Neighbors Fight Plans to Enclose Georgetown Alley
By Brady HoltCurrent Staff Writer
To Georgetown residents living on parallel stretches of O and N streets between Potomac and 33rd, the open area in the middle of their block is the public alley that gives them rear access to their homes. The D.C. Department of Transportation appears to agree, having repaved the space upon neighbors’ requests about 10 or 15 years ago.
But when the city auctioned off various properties at tax sales a few years ago, it instead treated this site as five small private lots totaling about 3,000 square feet. And much to the outrage of residents, the new owner of all five lots — a Rockville investor — is seeking permission to fence in that property.
“I think it’s one of the most absurd things I’ve ever heard,” an O Street resident said at Monday’s Georgetown advisory neighborhood commission meeting. “As far as we’re concerned, this is a public alley. We use it, our neighbors use it. It’s used by anybody who owns a home and wants to park in their garages.”
Landowner Kebreab Zere said that’s the reason he needs the fence. “I need security. People are trespassing,” he said in an interview after the meeting.
At the meeting, Zere defended his right to the space, pointing to decades of ownership history. “It’s not an alley — it’s a private vacant lot.
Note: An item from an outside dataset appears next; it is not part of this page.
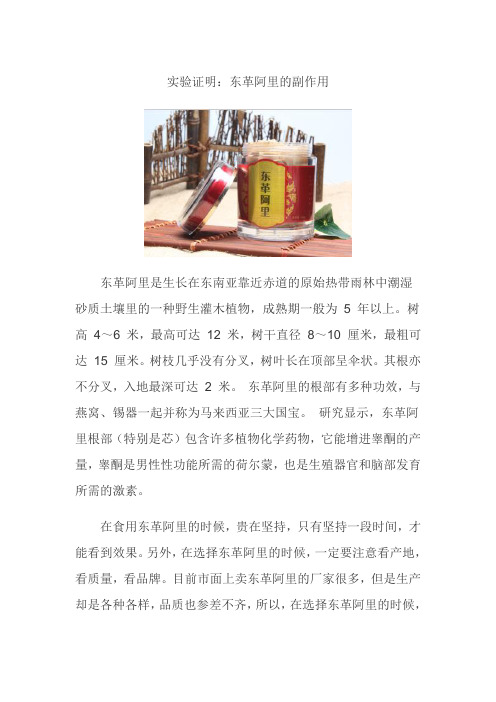 实验证明：东革阿里的副作用

东革阿里

东革阿里是生长在东南亚靠近赤道的原始热带雨林中潮湿砂质土壤里的一种野生灌木植物，成熟期一般为 5 年以上。树高 4～6 米，最高可达 12 米，树干直径 8～10 厘米，最粗可达 15 厘米。树枝几乎没有分叉，树叶长在顶部呈伞状。其根亦不分叉，入地最深可达 2 米。 东革阿里的根部有多种功效，与燕窝、锡器一起并称为马来西亚三大国宝。 研究显示，东革阿里根部（特别是芯）包含许多植物化学药物，它能增进睾酮的产量，睾酮是男性性功能所需的荷尔蒙，也是生殖器官和脑部发育所需的激素。

在食用东革阿里的时候，贵在坚持，只有坚持一段时间，才能看到效果。另外，在选择东革阿里的时候，一定要注意看产地，看质量，看品牌。目前市面上卖东革阿里的厂家很多，但是生产却是各种各样，品质也参差不齐，所以，在选择东革阿里的时候，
They have the subdivision in [the Department of Consumer and Regulatory Affairs] as a lot; I pay tax on it,” he said.
Neighbors responded that they also have documentation of their property rights to a rear alley, and they called upon city officials to clear things up.
Michael Fabrikant of the D.C. Office of Neighborhood Engagement said the city intends to address the issue, and he said plans are in motion, but he wasn’t ready to publicly describe the actions officials will take.
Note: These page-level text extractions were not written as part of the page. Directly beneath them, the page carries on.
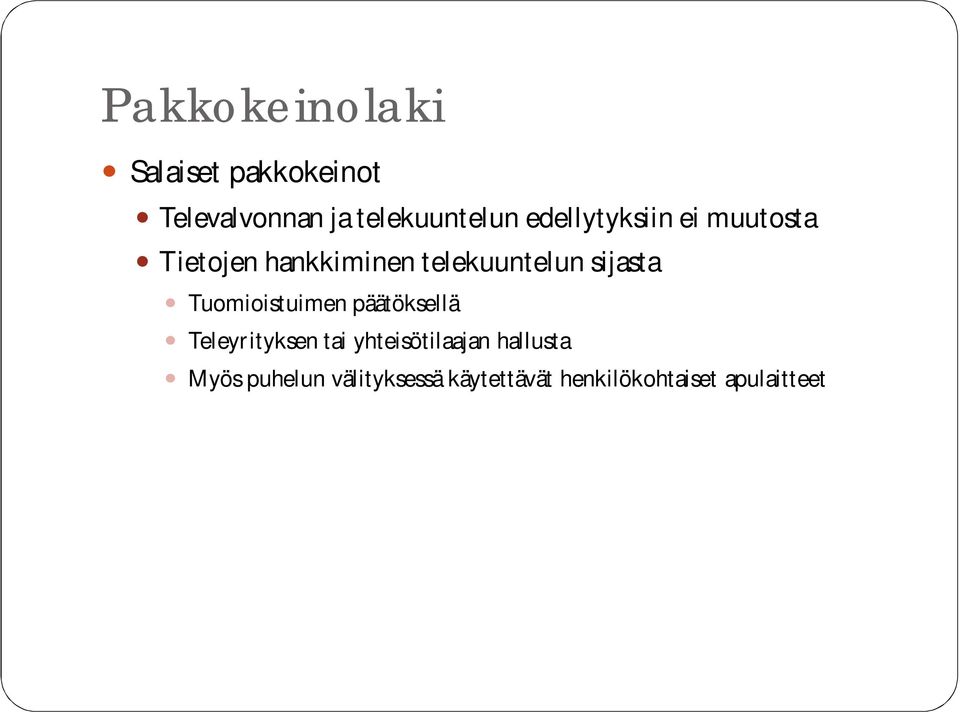 Pakkokeinolaki

Salaiset pakkokeinot

Televalvonnan ja telekuuntelun edellytyksiin ei muutosta

Tietojen hankkiminen telekuuntelun sijasta

Tuomioistuimen päätöksellä

Teleyrityksen tai yhteisötilaajan hallusta

Myös puhelun välityksessä käytettävät henkilökohtaiset apulaitteet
According to neighborhood commissioner Jeff Jones, similar situations appear to affect some other Georgetown alleys, though an individual seeking to close one off is unprecedented.
Residents speculated that Zere hopes to use the fence as leverage to sell the land to neighbors or the District. He told The Current that his goal is to develop the land, but he added that he might also be open to selling his lots.
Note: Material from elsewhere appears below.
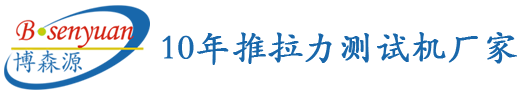 B•senyuan
博森源

10年推拉力测试机厂家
Neighbors do have extra protection from the fence plan because Georgetown sits within a federal historic district. The neighborhood commission unanimously urged the Old Georgetown Board design review panel, part of the U.S. Commission of Fine Arts, to reject Zere’s application for a chain-link fence — both because the application lacks detail and because it would be out of character for the community.
Zere said he is open revising the fence but intends to enclose the area, “it being my constitutional right to use and dispose of my property.”
The Old Georgetown Board is due to consider the issue at its monthly meeting tomorrow.
This article appears in the July 2 issue of The Georgetown Current newspaper.